In 2007, the Dio family relocated their family to Arizona from war-torn Liberia and refugee camps along the Ivory Coast. Two years later, the Dio’s then 8-year-old daughter was sexually assaulted by four boys ranging in age from 9 to 14 years. As law enforcement investigated the sexual assault, they identified several prior police reports indicating a pattern of the victim being unattended, including swimming unattended in a community pool, wandering into a neighbor’s backyard and walking alone at night on a busy street.
Complicating matters was that the Dios only spoke an uncommon Liberian dialect, Seaside Greco, making it difficult for the Maricopa County Office of the Court Interpreter to identify a suitable translator. The Dios were also illiterate and all court proceedings and police reports had to be audibly recorded and translated.
The Dios accepted a diversion plan that included dependency proceedings, parenting classes and agreeing to move out of the neighborhood when the sexual assault took place. The Dio’s daughter was placed in the care of a guardian and the parents were granted visitation. The defendants have abided by all the rules of the diversion plan and quarterly review hearings have been successful; therefore the motion was granted.

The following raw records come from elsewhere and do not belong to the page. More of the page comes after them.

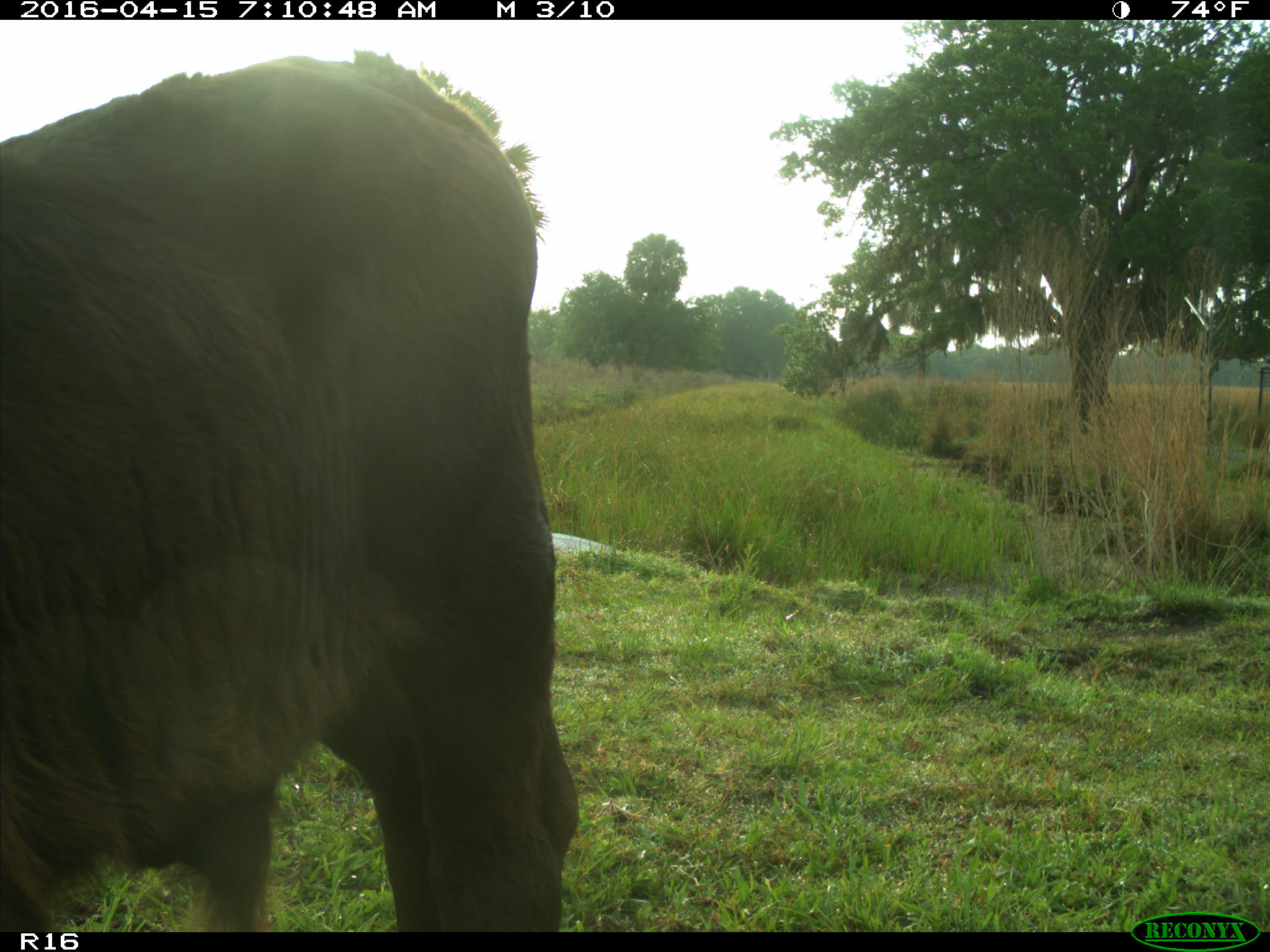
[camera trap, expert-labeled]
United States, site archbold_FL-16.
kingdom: Animalia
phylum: Chordata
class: Mammalia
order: Artiodactyla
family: Bovidae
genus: Bos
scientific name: Bos taurus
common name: domestic cow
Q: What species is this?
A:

“During the pendency of this matter, while we struggled to find an interpreter who could effectively communicate in the illiterate defendants’ dialect, we directed the defendants to comply with all orders of the juvenile court in dependency proceedings,” said Maricopa County Attorney Bill Montgomery. “Following full compliance with juvenile court proceedings for the last year and full compliance with pretrial services for the last six years, we agreed to dismiss the case without prejudice having established the necessary conditions for child safety that we could mandate. Proceeding with a prosecution would have required interpreter resources not available in the United States and would not have added much more to the supervision that had taken place over the last six years.”